## begin

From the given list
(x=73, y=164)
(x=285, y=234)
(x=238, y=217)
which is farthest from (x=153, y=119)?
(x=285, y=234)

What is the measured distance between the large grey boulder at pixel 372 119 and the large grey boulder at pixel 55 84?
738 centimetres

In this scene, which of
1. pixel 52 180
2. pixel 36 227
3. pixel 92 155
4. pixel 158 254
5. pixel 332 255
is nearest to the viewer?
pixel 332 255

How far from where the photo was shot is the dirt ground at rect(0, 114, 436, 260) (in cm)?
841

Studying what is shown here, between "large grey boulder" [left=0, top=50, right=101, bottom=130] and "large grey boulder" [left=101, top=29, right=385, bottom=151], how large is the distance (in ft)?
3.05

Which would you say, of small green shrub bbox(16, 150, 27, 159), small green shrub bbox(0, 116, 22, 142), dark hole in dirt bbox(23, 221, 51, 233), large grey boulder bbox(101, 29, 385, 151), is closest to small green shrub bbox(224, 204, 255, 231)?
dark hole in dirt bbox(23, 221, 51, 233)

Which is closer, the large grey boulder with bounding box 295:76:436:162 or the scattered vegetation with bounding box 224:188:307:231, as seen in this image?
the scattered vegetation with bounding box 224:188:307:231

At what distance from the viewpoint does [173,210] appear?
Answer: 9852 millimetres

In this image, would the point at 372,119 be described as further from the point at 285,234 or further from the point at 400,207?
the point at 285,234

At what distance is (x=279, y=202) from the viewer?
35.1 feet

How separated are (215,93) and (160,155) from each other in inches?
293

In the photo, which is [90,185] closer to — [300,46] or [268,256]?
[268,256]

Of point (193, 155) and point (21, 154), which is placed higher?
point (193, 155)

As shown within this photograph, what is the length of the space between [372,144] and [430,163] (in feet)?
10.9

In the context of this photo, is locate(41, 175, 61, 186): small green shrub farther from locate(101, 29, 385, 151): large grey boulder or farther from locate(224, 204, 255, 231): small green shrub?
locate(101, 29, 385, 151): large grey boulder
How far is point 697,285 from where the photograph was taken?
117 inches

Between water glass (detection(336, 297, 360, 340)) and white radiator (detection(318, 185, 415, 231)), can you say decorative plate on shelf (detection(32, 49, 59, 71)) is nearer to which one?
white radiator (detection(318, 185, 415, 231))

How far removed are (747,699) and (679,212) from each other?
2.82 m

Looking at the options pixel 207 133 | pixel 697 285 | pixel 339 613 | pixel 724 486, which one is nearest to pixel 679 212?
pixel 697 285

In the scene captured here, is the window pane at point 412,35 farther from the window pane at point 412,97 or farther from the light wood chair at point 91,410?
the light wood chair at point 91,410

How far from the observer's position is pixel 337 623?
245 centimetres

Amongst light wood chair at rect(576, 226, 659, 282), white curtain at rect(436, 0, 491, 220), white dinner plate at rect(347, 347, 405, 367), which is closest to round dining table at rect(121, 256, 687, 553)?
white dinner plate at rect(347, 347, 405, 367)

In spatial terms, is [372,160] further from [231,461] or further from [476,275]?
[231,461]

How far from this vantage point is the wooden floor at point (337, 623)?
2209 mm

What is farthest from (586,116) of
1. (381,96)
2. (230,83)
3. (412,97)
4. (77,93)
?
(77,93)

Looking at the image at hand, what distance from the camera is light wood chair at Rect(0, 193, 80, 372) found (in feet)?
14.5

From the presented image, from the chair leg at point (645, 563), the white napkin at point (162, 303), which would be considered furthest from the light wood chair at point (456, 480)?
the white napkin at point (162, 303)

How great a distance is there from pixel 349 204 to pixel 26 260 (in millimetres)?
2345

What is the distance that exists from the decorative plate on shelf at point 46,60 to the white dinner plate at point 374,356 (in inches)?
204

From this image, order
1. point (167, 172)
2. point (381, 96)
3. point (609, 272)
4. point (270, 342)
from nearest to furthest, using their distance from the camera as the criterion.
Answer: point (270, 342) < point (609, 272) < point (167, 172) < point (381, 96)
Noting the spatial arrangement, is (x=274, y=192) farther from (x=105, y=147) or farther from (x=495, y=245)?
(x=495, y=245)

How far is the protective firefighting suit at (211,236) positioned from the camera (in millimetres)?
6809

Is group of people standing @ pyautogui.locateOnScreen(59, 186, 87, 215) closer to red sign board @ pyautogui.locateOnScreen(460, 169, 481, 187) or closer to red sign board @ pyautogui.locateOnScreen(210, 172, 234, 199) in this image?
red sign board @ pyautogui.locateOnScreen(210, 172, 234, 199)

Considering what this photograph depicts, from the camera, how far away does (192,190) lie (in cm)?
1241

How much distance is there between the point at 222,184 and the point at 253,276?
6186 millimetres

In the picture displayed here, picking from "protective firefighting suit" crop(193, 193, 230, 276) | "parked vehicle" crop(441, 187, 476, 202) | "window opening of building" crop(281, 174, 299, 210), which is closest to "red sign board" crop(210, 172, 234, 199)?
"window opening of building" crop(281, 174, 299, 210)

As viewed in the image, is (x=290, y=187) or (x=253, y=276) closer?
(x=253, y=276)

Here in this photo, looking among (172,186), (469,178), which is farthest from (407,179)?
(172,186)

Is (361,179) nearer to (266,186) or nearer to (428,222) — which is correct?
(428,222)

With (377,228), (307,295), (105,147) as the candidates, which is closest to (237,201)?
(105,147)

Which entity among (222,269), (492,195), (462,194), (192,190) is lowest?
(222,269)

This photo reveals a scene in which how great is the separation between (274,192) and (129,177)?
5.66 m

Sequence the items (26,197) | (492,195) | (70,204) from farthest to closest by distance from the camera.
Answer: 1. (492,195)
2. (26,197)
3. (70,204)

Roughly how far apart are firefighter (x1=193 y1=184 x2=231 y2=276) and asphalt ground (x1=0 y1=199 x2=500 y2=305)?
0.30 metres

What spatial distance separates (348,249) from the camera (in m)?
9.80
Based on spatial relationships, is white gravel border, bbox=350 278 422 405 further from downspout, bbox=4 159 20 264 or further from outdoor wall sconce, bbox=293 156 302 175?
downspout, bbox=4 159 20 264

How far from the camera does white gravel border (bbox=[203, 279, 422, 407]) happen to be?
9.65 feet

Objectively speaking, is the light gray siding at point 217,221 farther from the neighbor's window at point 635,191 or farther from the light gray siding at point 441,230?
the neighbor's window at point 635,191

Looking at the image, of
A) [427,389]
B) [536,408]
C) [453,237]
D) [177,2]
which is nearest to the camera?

## end

# REQUIREMENTS
Rewrite all of the entries above, replacing "asphalt ground" with "paved ground" and leaving everything else as it is.

# WRITTEN ANSWER
From the given list
(x=73, y=164)
(x=285, y=234)
(x=238, y=217)
which is farthest from (x=153, y=119)?
(x=285, y=234)

What is the measured distance between the large grey boulder at pixel 372 119 and the large grey boulder at pixel 55 84?
738 centimetres

In this scene, which of
1. pixel 52 180
2. pixel 36 227
3. pixel 92 155
4. pixel 158 254
5. pixel 332 255
is nearest to the viewer?
pixel 332 255

How far from where the photo was shot is the dirt ground at rect(0, 114, 436, 260) (in cm)?
841

Studying what is shown here, between "large grey boulder" [left=0, top=50, right=101, bottom=130] and "large grey boulder" [left=101, top=29, right=385, bottom=151], how large is the distance (in ft)?
3.05

Which would you say, of small green shrub bbox(16, 150, 27, 159), small green shrub bbox(0, 116, 22, 142), dark hole in dirt bbox(23, 221, 51, 233), large grey boulder bbox(101, 29, 385, 151), is closest to small green shrub bbox(224, 204, 255, 231)?
dark hole in dirt bbox(23, 221, 51, 233)

Which is closer, the large grey boulder with bounding box 295:76:436:162 or the scattered vegetation with bounding box 224:188:307:231, as seen in this image?
the scattered vegetation with bounding box 224:188:307:231

At what distance from the viewpoint does [173,210] appear?
Answer: 9852 millimetres

In this image, would the point at 372,119 be described as further from the point at 285,234 or further from the point at 400,207?
the point at 285,234

At what distance is (x=279, y=202) from the viewer?
35.1 feet

How separated are (215,93) and (160,155) from each other in inches?
293

In the photo, which is [90,185] closer to — [300,46] or [268,256]?
[268,256]

Of point (193, 155) and point (21, 154), which is placed higher?
point (193, 155)

As shown within this photograph, what is the length of the space between [372,144] and [430,163] (in feet)?
10.9

In the context of this photo, is locate(41, 175, 61, 186): small green shrub farther from locate(101, 29, 385, 151): large grey boulder or farther from locate(224, 204, 255, 231): small green shrub?
locate(101, 29, 385, 151): large grey boulder
How far is point 697,285 from where the photograph was taken?
117 inches

Between water glass (detection(336, 297, 360, 340)) and white radiator (detection(318, 185, 415, 231)), can you say decorative plate on shelf (detection(32, 49, 59, 71)) is nearer to which one?
white radiator (detection(318, 185, 415, 231))

How far removed are (747,699) and (679,212) from each other?
2.82 m

Looking at the options pixel 207 133 | pixel 697 285 | pixel 339 613 | pixel 724 486, which one is nearest to pixel 679 212?
pixel 697 285

In the scene captured here, is the window pane at point 412,35 farther from the window pane at point 412,97 or farther from the light wood chair at point 91,410?
the light wood chair at point 91,410

How far from the observer's position is pixel 337 623?
245 centimetres

Amongst light wood chair at rect(576, 226, 659, 282), white curtain at rect(436, 0, 491, 220), white dinner plate at rect(347, 347, 405, 367), which is closest to round dining table at rect(121, 256, 687, 553)?
white dinner plate at rect(347, 347, 405, 367)

In spatial terms, is [372,160] further from [231,461] or further from [476,275]?
[231,461]

How far from this vantage point is the wooden floor at point (337, 623)?
2209 mm

What is farthest from (586,116) of
1. (381,96)
2. (230,83)
3. (412,97)
4. (77,93)
?
(77,93)

Looking at the image at hand, what distance from the camera is light wood chair at Rect(0, 193, 80, 372) found (in feet)?
14.5

From the presented image, from the chair leg at point (645, 563), the white napkin at point (162, 303), which would be considered furthest from the light wood chair at point (456, 480)?
the white napkin at point (162, 303)

How great a distance is there from pixel 349 204 to pixel 26 260 (in millimetres)?
2345

What is the distance that exists from the decorative plate on shelf at point 46,60 to the white dinner plate at point 374,356 (in inches)?
204

From this image, order
1. point (167, 172)
2. point (381, 96)
3. point (609, 272)
4. point (270, 342)
from nearest to furthest, using their distance from the camera as the criterion.
Answer: point (270, 342) < point (609, 272) < point (167, 172) < point (381, 96)
Noting the spatial arrangement, is (x=274, y=192) farther from (x=105, y=147) or farther from (x=495, y=245)?
(x=495, y=245)

How far is the protective firefighting suit at (211,236) positioned from the camera (in millimetres)?
6809

Is group of people standing @ pyautogui.locateOnScreen(59, 186, 87, 215) closer to red sign board @ pyautogui.locateOnScreen(460, 169, 481, 187) or closer to red sign board @ pyautogui.locateOnScreen(210, 172, 234, 199) in this image?
red sign board @ pyautogui.locateOnScreen(210, 172, 234, 199)

Considering what this photograph depicts, from the camera, how far away does (192,190) lie (in cm)?
1241

How much distance is there between the point at 222,184 and the point at 253,276?
6186 millimetres

In the picture displayed here, picking from "protective firefighting suit" crop(193, 193, 230, 276) | "parked vehicle" crop(441, 187, 476, 202) | "window opening of building" crop(281, 174, 299, 210), which is closest to "red sign board" crop(210, 172, 234, 199)?
"window opening of building" crop(281, 174, 299, 210)

As viewed in the image, is (x=290, y=187) or (x=253, y=276) closer?
(x=253, y=276)

Here in this photo, looking among (172,186), (469,178), which is farthest from (407,179)?
(172,186)

Is (361,179) nearer to (266,186) or nearer to (428,222) — which is correct?
(428,222)

With (377,228), (307,295), (105,147) as the candidates, which is closest to (237,201)?
(105,147)

Which entity among (222,269), (492,195), (462,194), (192,190) is lowest?
(222,269)

This photo reveals a scene in which how great is the separation between (274,192) and (129,177)?
5.66 m

Sequence the items (26,197) | (492,195) | (70,204) from farthest to closest by distance from the camera.
Answer: 1. (492,195)
2. (26,197)
3. (70,204)

Roughly how far apart are firefighter (x1=193 y1=184 x2=231 y2=276) and paved ground (x1=0 y1=199 x2=500 y2=305)?
0.30 metres

What spatial distance separates (348,249) from the camera (in m)?
9.80
Based on spatial relationships, is white gravel border, bbox=350 278 422 405 further from downspout, bbox=4 159 20 264 or further from outdoor wall sconce, bbox=293 156 302 175?
downspout, bbox=4 159 20 264

How far from the camera does white gravel border (bbox=[203, 279, 422, 407]) happen to be?
9.65 feet

Objectively speaking, is the light gray siding at point 217,221 farther from the neighbor's window at point 635,191 or farther from the light gray siding at point 441,230?
the neighbor's window at point 635,191

Looking at the image, of
A) [427,389]
B) [536,408]
C) [453,237]
D) [177,2]
which is nearest to the camera?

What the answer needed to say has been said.